EXERCISE PASSAGE
-- Opening Marker --

Vid of the bogusly aligned cable.

http://www.youtube.com/watch?v=9XQKabnAOSI

Then placing the first alignment tube in position.

http://www.youtube.com/watch?v=rltyx-UPUyE

And the completed new perfectly aligned 3/8 ehs seven strand cable.

http://www.youtube.com/watch?v=kMrV1dPqE4Y

Note that I did not cable to the same leader the old cable was attached to, I went exactly 180 degrees opposite to the big leader going over the towers roof, about 40 feet away. I was very pleased with the result.

jomoco


----------



## jomoco (Jan 28, 2009)

TreeCo said:


> It sure is. If put under much stress I would have expected the bolt to be bent by now.



Oh it was bent alright Treeco, atleast an inch and a half out of true.

jomoco


----------



## treevet (Jan 28, 2009)

-- Closing Marker --

DATA TO EXAMINE
-- Opening Marker --

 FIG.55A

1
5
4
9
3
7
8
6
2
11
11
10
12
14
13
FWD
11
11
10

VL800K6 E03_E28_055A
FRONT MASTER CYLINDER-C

-- Closing Marker --
-- Opening Marker --

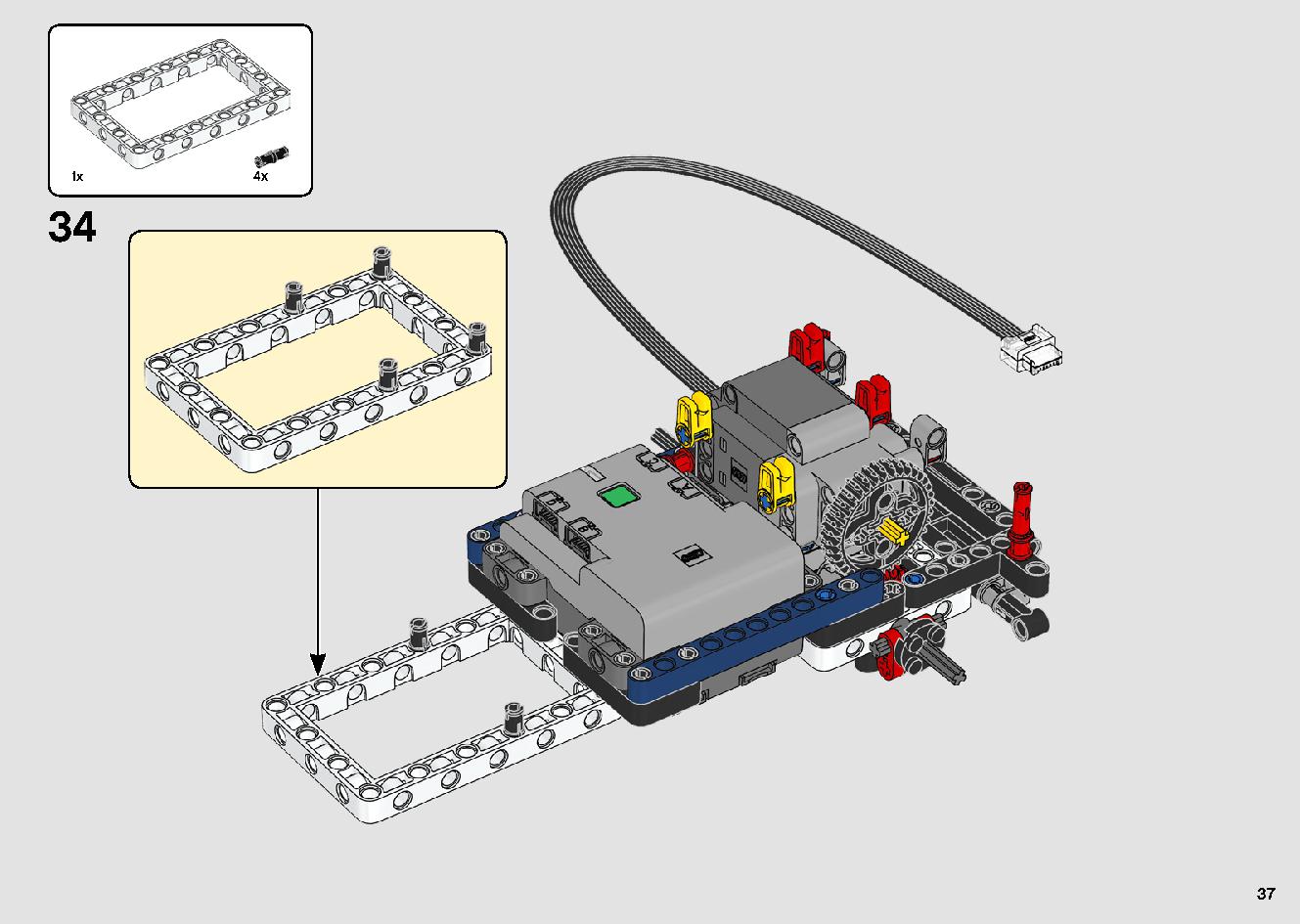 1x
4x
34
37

-- Closing Marker --

WORK ITEM
From the forum post about realigning the tree cable, reproduce the passage starting with "http://www.youtube.com/watch?v=kMrV1dPqE4Y" and going on through "jomoco (Jan 28, 2009)", swapping "leader" for "stem" wherever it occurs.

SOLVED PROBLEM
http://www.youtube.com/watch?v=kMrV1dPqE4Y

Note that I did not cable to the same stem the old cable was attached to, I went exactly 180 degrees opposite to the big stem going over the towers roof, about 40 feet away. I was very pleased with the result.

jomoco


----------



## jomoco (Jan 28, 2009)